On failure, v9fs_session_init() returns with the v9fs_session_info
struct partially initialized and expects the caller to invoke
v9fs_session_close() to clean it up; however, it doesn't track whether
the bdi is initialized or not and curiously invokes bdi_destroy() in
both vfs_session_init() failure path too.

A. If v9fs_session_init() fails before the bdi is initialized, the
   follow-up v9fs_session_close() will invoke bdi_destroy() on an
   uninitialized bdi.

B. If v9fs_session_init() fails after the bdi is initialized,
   bdi_destroy() will be called twice on the same bdi - once in the
   failure path of v9fs_session_init() and then by
   v9fs_session_close().

A is broken no matter what.  B used to be okay because bdi_destroy()
allowed being invoked multiple times on the same bdi, which BTW was
broken in its own way - if bdi_destroy() was invoked on an initialiezd
but !registered bdi, it'd fail to free percpu counters.  Since
f0054bb1e1f3 ("writeback: move backing_dev_info->wb_lock and
->worklist into bdi_writeback"), this no longer work - bdi_destroy()
on an initialized but not registered bdi works correctly but multiple
invocations of bdi_destroy() is no longer allowed.

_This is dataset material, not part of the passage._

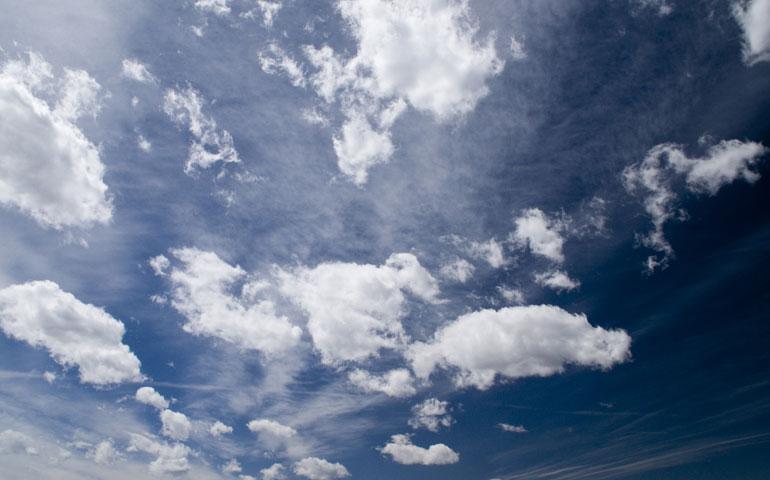 cielo-azul-nubes-paisaje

The obvious culprit here is v9fs_session_init()'s odd and broken error
behavior.  It should simply clean up after itself on failures.  This
patch makes the following updates to v9fs_session_init().

* @rc -> @retval error return propagation removed.  It didn't serve
  any purpose.  Just use @rc.

* Move addition to v9fs_sessionlist to the end of the function so that
  incomplete sessions are not put on the list or iterated and error
  path doesn't have to worry about it.

* Update error handling so that it cleans up after itself.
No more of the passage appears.